Capital appreciation plus dividends = superior total return
As interest rates rose, the market correctly started to demand a higher expected return from equities. The triple net sector felt this correction harder than most because it is incorrectly perceived as a dividend only play and thus the price adjusted to make the dividend yields move in parallel with treasury yields.
In so doing, a rather substantial capital gains potential has formed. These are growth companies, just of the slow and steady nature rather than the exciting type. As such, the total return proposition is not merely the dividend yield, but instead the dividend yield plus the AFFO/share growth rate.
The sector yield is now greater than 5% which along with what I calculate to be a 4%-7% annual growth rate presents a sector level total return of 9% to 12%. The numbers are closer to 10%-15% for some of the more opportunistically priced REITs within the sector.
That level of return is far too high for what is generally viewed as a below average equity risk sector.
I don’t think the risk level has increased. Fundamentals are looking better than in the past. Balance sheets are better and occupancy has remained steady through difficult tests such as the pandemic.
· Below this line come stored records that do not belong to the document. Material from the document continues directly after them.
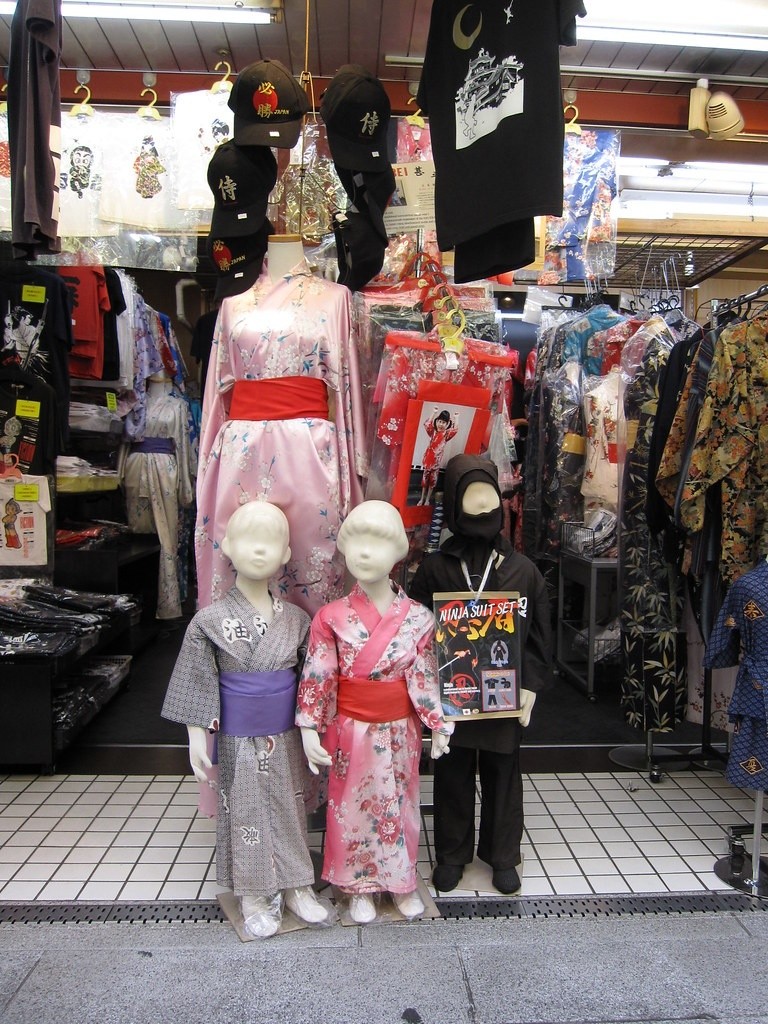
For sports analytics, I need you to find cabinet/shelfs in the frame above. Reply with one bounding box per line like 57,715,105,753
0,386,174,774
556,523,620,702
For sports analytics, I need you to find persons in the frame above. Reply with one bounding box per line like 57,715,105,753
160,501,329,938
114,382,193,619
581,367,621,526
411,455,550,895
706,551,768,795
194,234,363,622
417,407,459,506
291,499,452,923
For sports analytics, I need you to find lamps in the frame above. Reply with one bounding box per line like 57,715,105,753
61,0,284,24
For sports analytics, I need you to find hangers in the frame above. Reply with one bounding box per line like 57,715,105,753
404,97,426,129
627,301,637,315
632,294,652,320
211,61,234,93
558,296,567,313
715,284,768,328
564,105,582,135
578,289,609,311
649,295,679,314
136,88,161,120
69,85,94,116
410,253,466,355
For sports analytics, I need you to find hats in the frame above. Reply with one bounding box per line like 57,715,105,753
319,63,392,172
207,138,278,238
334,163,396,240
206,235,269,304
228,57,310,149
332,211,385,296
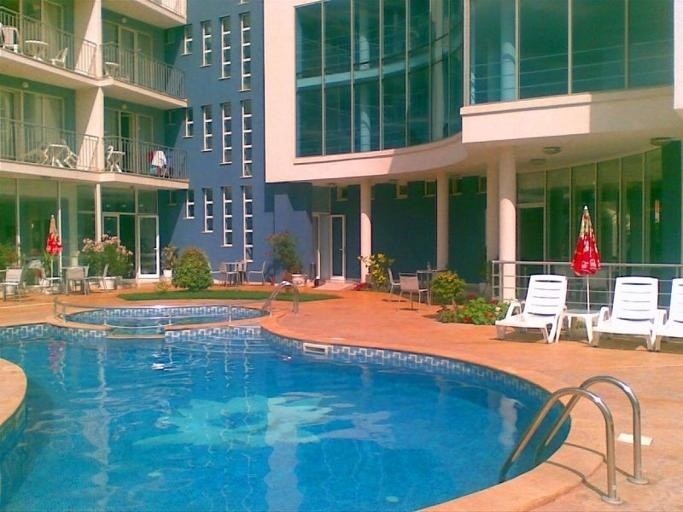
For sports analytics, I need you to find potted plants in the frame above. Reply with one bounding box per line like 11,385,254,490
266,232,305,286
78,236,133,290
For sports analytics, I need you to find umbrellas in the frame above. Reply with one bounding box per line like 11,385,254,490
45,212,63,288
567,204,601,314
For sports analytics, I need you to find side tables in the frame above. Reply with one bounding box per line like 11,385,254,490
555,309,600,343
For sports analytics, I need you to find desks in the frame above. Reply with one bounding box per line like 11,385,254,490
417,269,435,289
25,40,49,62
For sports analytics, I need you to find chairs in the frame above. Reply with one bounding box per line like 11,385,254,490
105,146,114,170
0,27,21,54
655,278,683,352
593,277,667,351
49,47,68,68
219,261,266,287
387,268,429,312
40,264,109,295
1,267,24,301
495,275,567,343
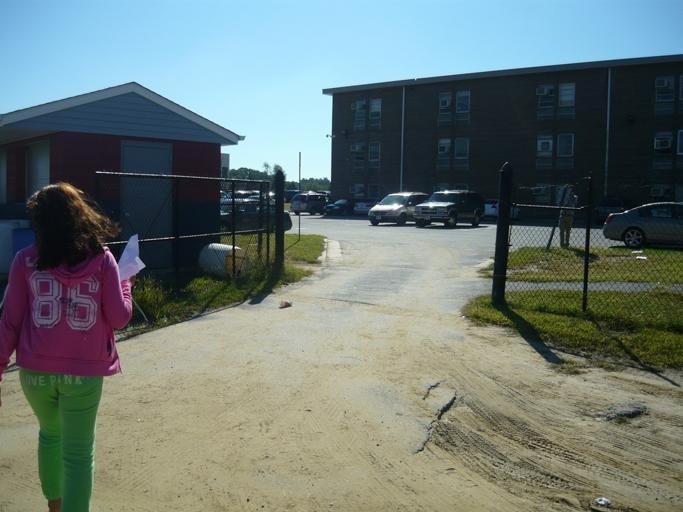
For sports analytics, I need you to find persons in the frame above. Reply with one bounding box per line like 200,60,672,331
0,181,136,512
559,185,578,248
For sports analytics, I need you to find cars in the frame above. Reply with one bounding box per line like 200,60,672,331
599,201,682,249
323,191,517,229
220,188,329,233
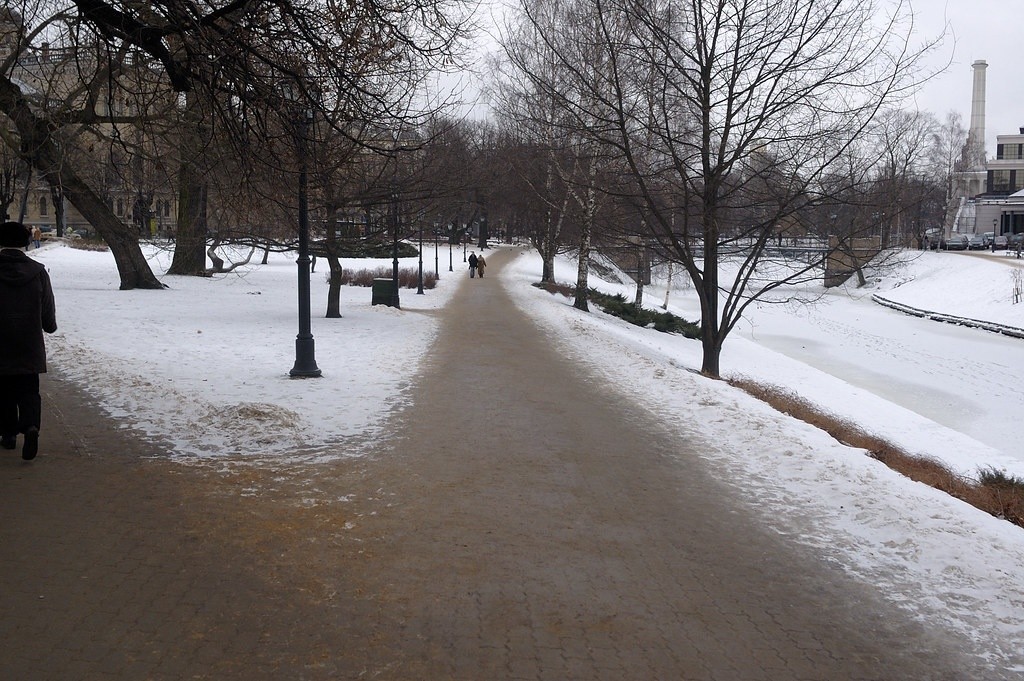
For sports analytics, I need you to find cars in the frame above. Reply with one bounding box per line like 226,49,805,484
946,234,969,251
984,232,1024,251
969,238,984,250
974,234,990,249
Thus, I think market prices will adjust to bring the sector level expected returns to about 6%-9%. In other words, I think there will be significant near to medium term capital appreciation to get it to that level.
The Catalyst
From a flow of funds perspective, the rising rate environment has really taken a toll on triple net REITs. Those who owned them specifically for income have been flowing out of the sector to lock in 5%+ CDs, or Treasuries with yields almost that high. When the Fed stops hiking, whether that is now, June, or July, that adverse flow will subside.
Even if yields remain high for an extended period of time, the mere cessation of hikes will facilitate price discovery. I think the market will recognize the outsized total return that the sector provides relative to its risk and bid up shares to a more appropriate level. Until then, I have been and will continue to invest more capital into the sector. Triple net has recently become the largest weight in the 2nd Market Capital High Yield Portfolio and I will be opportunistically trading within the sector to optimize the mix of quality and value.